When your agent can call uv run and have Python environments resolve instantly, that is a competitive advantage. When your agent ships as a Bun binary that starts in milliseconds, that is a competitive advantage. These are not hypothetical benefits. They are measurable differences in the feedback loop that determines whether a developer keeps using your product or switches to the competitor.

The Uncomfortable Part

Simon Willison raised an important concern in his analysis of the deal: "One bad version of this deal would be if OpenAI start using their ownership of uv as leverage in their competition with Anthropic."

This is the tension at the heart of it. uv is MIT-licensed. Ruff is MIT-licensed. Bun is MIT-licensed. The code is free. But active maintenance is not. The people who know the codebase intimately, who fix the subtle bugs, who make the hard design decisions about what the tool should become — those people now work for AI companies that are direct competitors.

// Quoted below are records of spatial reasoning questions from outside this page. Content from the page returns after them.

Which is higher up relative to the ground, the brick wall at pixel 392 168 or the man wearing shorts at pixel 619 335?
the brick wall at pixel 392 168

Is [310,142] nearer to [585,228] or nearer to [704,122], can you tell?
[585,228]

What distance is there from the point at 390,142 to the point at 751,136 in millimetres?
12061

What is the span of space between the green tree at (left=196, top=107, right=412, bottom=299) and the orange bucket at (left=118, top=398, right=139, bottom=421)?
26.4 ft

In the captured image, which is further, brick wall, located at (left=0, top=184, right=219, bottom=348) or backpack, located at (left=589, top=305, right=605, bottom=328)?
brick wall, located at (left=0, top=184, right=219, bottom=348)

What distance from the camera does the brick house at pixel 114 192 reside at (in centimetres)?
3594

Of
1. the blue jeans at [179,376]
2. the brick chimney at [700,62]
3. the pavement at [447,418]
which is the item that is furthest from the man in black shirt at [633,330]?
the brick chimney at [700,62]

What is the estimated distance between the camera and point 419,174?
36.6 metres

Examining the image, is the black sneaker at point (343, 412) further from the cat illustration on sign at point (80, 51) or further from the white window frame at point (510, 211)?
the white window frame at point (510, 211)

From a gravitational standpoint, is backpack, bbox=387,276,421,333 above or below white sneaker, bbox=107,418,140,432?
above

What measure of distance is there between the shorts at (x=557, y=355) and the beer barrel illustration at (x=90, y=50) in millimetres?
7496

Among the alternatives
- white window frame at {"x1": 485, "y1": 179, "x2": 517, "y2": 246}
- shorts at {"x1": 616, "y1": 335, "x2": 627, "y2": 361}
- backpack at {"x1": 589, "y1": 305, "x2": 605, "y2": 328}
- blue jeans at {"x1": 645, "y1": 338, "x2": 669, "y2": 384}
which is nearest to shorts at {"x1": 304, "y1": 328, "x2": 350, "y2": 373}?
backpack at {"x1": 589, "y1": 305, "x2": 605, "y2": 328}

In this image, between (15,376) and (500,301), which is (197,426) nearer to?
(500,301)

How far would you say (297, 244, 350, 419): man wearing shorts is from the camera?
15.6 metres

Douglas Creager from Astral addressed this on Hacker News: the worst-case scenario is "fork and move on," not "software disappears forever." Armin Ronacher, who built Rye (the predecessor that Astral absorbed into uv), wrote back in 2024 that uv is "a very forkable and maintainable thing."

They are both right. And yet forking is a credible exit, not a good outcome. A fork means splitting the community, duplicating effort, and losing the velocity that made these tools dominant in the first place. The MIT licence is a safety net. It is not a strategy.

What Is Actually Being Built

Step back and look at what both companies are assembling:

Anthropic's stack: Claude (model) + Claude Code (agent) + Bun (JS/TS runtime, bundler, package manager, test runner) + MCP (tool protocol).

OpenAI's stack: GPT/o-series (model) + Codex (agent) + Astral (Python toolchain: package management, linting, type checking) + Promptfoo (evaluation) + Prism (documentation).

These are not collections of models with chat interfaces. They are integrated development environments being assembled through acquisition. The AI coding agent is the interface. The toolchain is the moat.

This is the same playbook that every platform company has run. Microsoft did not win developers with Visual Basic alone — it won them with Visual Studio, MSBuild, NuGet, and the entire ecosystem around it. Google did not win Android developers with the kernel — it won them with Android Studio, Gradle, Firebase, and Play Services.

The AI companies are doing the same thing, just faster and through acquisition rather than internal development. Why build a Python package manager when you can buy the one that already has 126 million monthly downloads?

What This Means for Everyone Else

If you are an engineering leader, the implication is straightforward: your team's development tools are increasingly owned by your AI vendor. That is not inherently bad — Bun has gotten faster since Anthropic acquired it, and there is every reason to expect uv will continue to improve under OpenAI. Corporate ownership with resources often means faster development.

But it does mean that your choice of AI coding tool is becoming a choice of ecosystem, not just a choice of model. If your team uses Claude Code heavily, you are implicitly betting on Bun's continued excellence. If you use Codex, you are betting on Astral's. These dependencies were invisible six months ago. They are becoming structural.

If you are building developer tools, the calculus has changed. The exit for a successful open source developer tool is no longer "build a commercial product on top" or "get acquihired by a big tech company." It is "get acquired by an AI company that needs your tool in its agent stack." That is a new and specific kind of incentive.

And if you are a developer who relies on uv, ruff, or Bun — the tools will almost certainly be fine in the medium term. MIT-licensed, widely forked, actively maintained by teams that now have significantly more resources. The risk is not that they disappear. The risk is that they slowly optimise for one ecosystem over others. That the best features land in Codex or Claude Code first. That the open source version remains good while the integrated version becomes great.

That is not a betrayal. It is a business model. And it is the one that both OpenAI and Anthropic are now clearly building toward.